→ Required task
Copy out these rows again, swapping "camera" for "lens" everywhere and changing nothing else. Leave out the pictures.

→ Data to use
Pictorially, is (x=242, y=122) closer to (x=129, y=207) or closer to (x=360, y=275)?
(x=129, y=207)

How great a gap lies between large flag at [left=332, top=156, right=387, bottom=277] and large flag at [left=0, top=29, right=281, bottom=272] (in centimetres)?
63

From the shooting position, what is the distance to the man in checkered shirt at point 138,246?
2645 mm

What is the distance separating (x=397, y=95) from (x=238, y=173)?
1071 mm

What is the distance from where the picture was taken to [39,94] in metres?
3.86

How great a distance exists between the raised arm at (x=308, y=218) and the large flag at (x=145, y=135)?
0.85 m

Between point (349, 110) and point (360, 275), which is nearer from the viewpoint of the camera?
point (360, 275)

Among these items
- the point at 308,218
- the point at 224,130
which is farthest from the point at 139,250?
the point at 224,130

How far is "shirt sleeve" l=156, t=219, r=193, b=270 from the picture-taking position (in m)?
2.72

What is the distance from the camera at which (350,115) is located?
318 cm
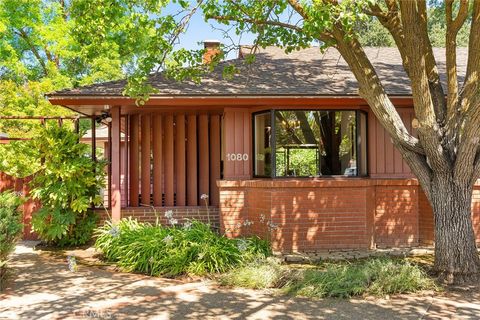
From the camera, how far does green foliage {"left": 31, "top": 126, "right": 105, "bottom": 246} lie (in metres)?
8.41

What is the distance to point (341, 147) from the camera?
336 inches

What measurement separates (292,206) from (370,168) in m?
1.93

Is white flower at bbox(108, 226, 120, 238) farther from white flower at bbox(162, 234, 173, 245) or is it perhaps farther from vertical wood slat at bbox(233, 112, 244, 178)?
vertical wood slat at bbox(233, 112, 244, 178)

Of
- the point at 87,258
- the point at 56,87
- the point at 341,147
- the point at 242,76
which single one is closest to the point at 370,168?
the point at 341,147

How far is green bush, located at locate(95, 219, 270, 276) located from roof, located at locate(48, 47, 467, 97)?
2575 millimetres

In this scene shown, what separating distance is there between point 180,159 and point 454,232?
603 cm

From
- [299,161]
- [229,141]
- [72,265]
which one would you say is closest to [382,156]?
[299,161]

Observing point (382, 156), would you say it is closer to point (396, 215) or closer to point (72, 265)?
point (396, 215)

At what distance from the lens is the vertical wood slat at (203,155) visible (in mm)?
10094

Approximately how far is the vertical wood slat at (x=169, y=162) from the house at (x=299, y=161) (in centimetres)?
43

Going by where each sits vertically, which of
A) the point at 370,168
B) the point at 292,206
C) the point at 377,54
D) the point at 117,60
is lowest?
the point at 292,206

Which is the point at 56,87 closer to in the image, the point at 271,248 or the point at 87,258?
the point at 87,258

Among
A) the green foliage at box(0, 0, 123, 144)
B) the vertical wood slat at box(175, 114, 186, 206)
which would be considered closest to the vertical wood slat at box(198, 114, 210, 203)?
the vertical wood slat at box(175, 114, 186, 206)

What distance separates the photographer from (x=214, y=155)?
33.3ft
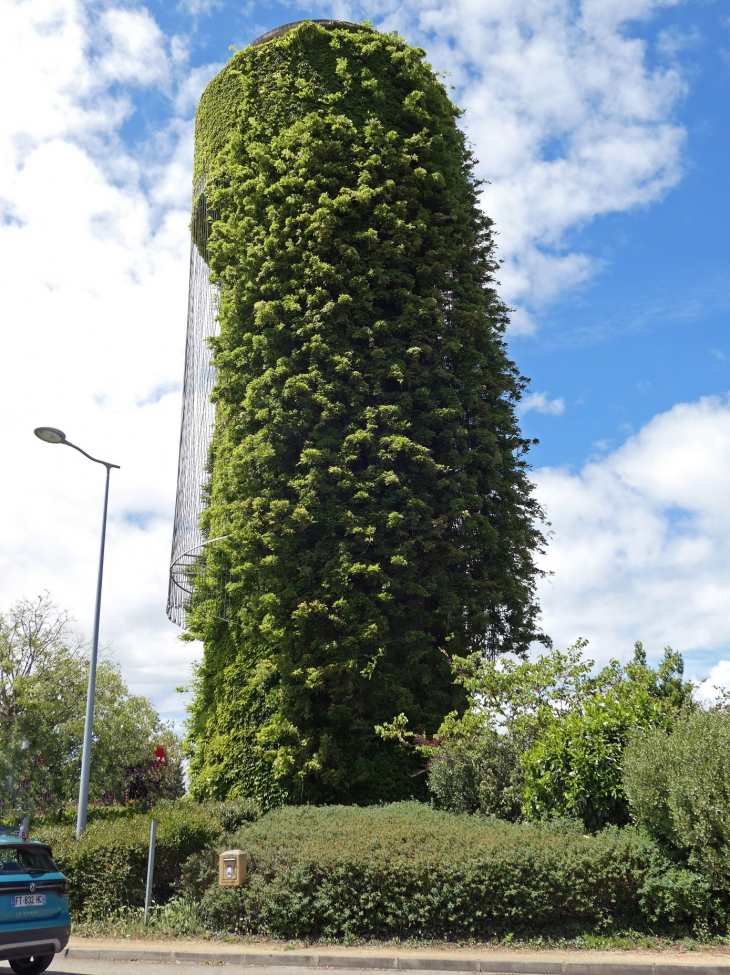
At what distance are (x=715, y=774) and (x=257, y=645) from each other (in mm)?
11282

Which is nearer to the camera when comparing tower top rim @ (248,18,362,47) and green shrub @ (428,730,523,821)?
green shrub @ (428,730,523,821)

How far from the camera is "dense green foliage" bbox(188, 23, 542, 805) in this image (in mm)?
17172

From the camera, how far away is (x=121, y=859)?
12.3 metres

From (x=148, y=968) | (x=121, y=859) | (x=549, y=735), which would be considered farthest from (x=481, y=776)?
(x=148, y=968)

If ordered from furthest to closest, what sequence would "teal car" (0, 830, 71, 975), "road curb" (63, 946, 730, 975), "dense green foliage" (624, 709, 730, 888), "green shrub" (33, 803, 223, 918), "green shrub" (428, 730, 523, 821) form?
"green shrub" (428, 730, 523, 821)
"green shrub" (33, 803, 223, 918)
"dense green foliage" (624, 709, 730, 888)
"teal car" (0, 830, 71, 975)
"road curb" (63, 946, 730, 975)

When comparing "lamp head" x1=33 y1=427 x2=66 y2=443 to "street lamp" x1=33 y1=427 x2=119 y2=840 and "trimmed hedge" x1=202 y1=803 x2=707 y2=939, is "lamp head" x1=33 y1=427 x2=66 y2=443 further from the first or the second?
"trimmed hedge" x1=202 y1=803 x2=707 y2=939

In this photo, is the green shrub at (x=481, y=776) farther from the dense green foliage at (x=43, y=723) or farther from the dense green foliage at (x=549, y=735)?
the dense green foliage at (x=43, y=723)

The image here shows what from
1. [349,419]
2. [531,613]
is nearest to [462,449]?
[349,419]

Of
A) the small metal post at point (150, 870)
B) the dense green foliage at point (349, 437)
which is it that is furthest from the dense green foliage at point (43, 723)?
the small metal post at point (150, 870)

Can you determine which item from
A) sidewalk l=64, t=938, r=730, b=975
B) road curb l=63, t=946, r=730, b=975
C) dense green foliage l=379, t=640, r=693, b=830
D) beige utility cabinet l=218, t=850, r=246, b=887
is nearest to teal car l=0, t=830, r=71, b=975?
road curb l=63, t=946, r=730, b=975

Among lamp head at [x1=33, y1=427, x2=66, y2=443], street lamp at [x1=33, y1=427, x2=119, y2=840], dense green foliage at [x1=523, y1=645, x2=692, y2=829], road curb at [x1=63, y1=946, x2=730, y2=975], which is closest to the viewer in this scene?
road curb at [x1=63, y1=946, x2=730, y2=975]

→ Reply
Pictorially, is (x=242, y=122) closer to (x=129, y=207) or closer to (x=360, y=275)?
(x=129, y=207)

How great a gap lies between large flag at [left=332, top=156, right=387, bottom=277] and large flag at [left=0, top=29, right=281, bottom=272] (in centimetres)?
63

From the shooting position, what is the distance to the man in checkered shirt at point 138,246?
2645 mm

What is the distance separating (x=397, y=95) from (x=238, y=173)?
1071 mm

What is the distance from where the picture was taken to [39,94] in metres?
3.86

How great a distance exists between the raised arm at (x=308, y=218) and the large flag at (x=145, y=135)?
0.85 m

Between point (349, 110) and point (360, 275), which is nearer from the viewpoint of the lens?
point (360, 275)

Among these items
- the point at 308,218
- the point at 224,130
which is farthest from the point at 139,250?
the point at 224,130

How far is "shirt sleeve" l=156, t=219, r=193, b=270 from the picture-taking position (in m)?
2.72

What is the distance from the lens at which (350,115) is located?
318 cm
From the lens, how far does green foliage {"left": 31, "top": 126, "right": 105, "bottom": 246} lie (in metres)?
8.41

What is the distance to point (341, 147) from the lens?
336 inches

What measurement separates (292,206) from (370,168) in m?
1.93

Is white flower at bbox(108, 226, 120, 238) farther from white flower at bbox(162, 234, 173, 245) or is it perhaps farther from vertical wood slat at bbox(233, 112, 244, 178)?
vertical wood slat at bbox(233, 112, 244, 178)

Of
- the point at 87,258
- the point at 56,87
- the point at 341,147
- the point at 242,76
which single one is closest to the point at 370,168?
the point at 341,147

How far is green bush, located at locate(95, 219, 270, 276) located from roof, located at locate(48, 47, 467, 97)?
2575 millimetres

In this scene shown, what separating distance is there between point 180,159 and point 454,232?
603 cm

From
- [299,161]
- [229,141]
- [72,265]
which one would you say is closest to [382,156]?
[299,161]

Observing point (382, 156), would you say it is closer to point (396, 215) or closer to point (72, 265)?
point (396, 215)

At what distance from the lens is the vertical wood slat at (203,155) visible (in mm)?
10094

Approximately how far is the vertical wood slat at (x=169, y=162) from the house at (x=299, y=161) (in centimetres)?
43

Going by where each sits vertically, which of
A) the point at 370,168
B) the point at 292,206
C) the point at 377,54
D) the point at 117,60
is lowest?
the point at 292,206

Which is the point at 56,87 closer to in the image, the point at 271,248 or the point at 87,258?
the point at 87,258

Among
A) the green foliage at box(0, 0, 123, 144)
B) the vertical wood slat at box(175, 114, 186, 206)
which would be considered closest to the vertical wood slat at box(198, 114, 210, 203)?
the vertical wood slat at box(175, 114, 186, 206)

What distance separates the photographer from (x=214, y=155)?
33.3ft
At what distance are (x=715, y=774) and (x=257, y=645) from each other (in mm)?
11282

Which is nearer to the lens when comparing tower top rim @ (248,18,362,47) and green shrub @ (428,730,523,821)?
green shrub @ (428,730,523,821)

How far from the lens is "dense green foliage" bbox(188, 23, 542, 805) in this image (in mm)?
17172

From the lens, how far away is (x=121, y=859)?
12.3 metres

From (x=148, y=968) | (x=121, y=859) | (x=549, y=735), which would be considered farthest from (x=481, y=776)?
(x=148, y=968)

If ordered from furthest to closest, what sequence would "teal car" (0, 830, 71, 975), "road curb" (63, 946, 730, 975), "dense green foliage" (624, 709, 730, 888), "green shrub" (33, 803, 223, 918), "green shrub" (428, 730, 523, 821) form?
"green shrub" (428, 730, 523, 821)
"green shrub" (33, 803, 223, 918)
"dense green foliage" (624, 709, 730, 888)
"teal car" (0, 830, 71, 975)
"road curb" (63, 946, 730, 975)

When comparing "lamp head" x1=33 y1=427 x2=66 y2=443 to "street lamp" x1=33 y1=427 x2=119 y2=840 and "trimmed hedge" x1=202 y1=803 x2=707 y2=939, is "lamp head" x1=33 y1=427 x2=66 y2=443 further from the first or the second?
"trimmed hedge" x1=202 y1=803 x2=707 y2=939

In this photo, is the green shrub at (x=481, y=776) farther from the dense green foliage at (x=43, y=723) or farther from the dense green foliage at (x=549, y=735)?
the dense green foliage at (x=43, y=723)

The image here shows what from
1. [349,419]
2. [531,613]
is nearest to [462,449]?
[349,419]

Of
A) the small metal post at point (150, 870)
B) the dense green foliage at point (349, 437)
which is it that is furthest from the dense green foliage at point (43, 723)?
the small metal post at point (150, 870)

Can you determine which item from
A) sidewalk l=64, t=938, r=730, b=975
B) road curb l=63, t=946, r=730, b=975
C) dense green foliage l=379, t=640, r=693, b=830
D) beige utility cabinet l=218, t=850, r=246, b=887
is nearest to teal car l=0, t=830, r=71, b=975?
road curb l=63, t=946, r=730, b=975

Among lamp head at [x1=33, y1=427, x2=66, y2=443], street lamp at [x1=33, y1=427, x2=119, y2=840], dense green foliage at [x1=523, y1=645, x2=692, y2=829], road curb at [x1=63, y1=946, x2=730, y2=975], which is closest to the viewer in this scene?
road curb at [x1=63, y1=946, x2=730, y2=975]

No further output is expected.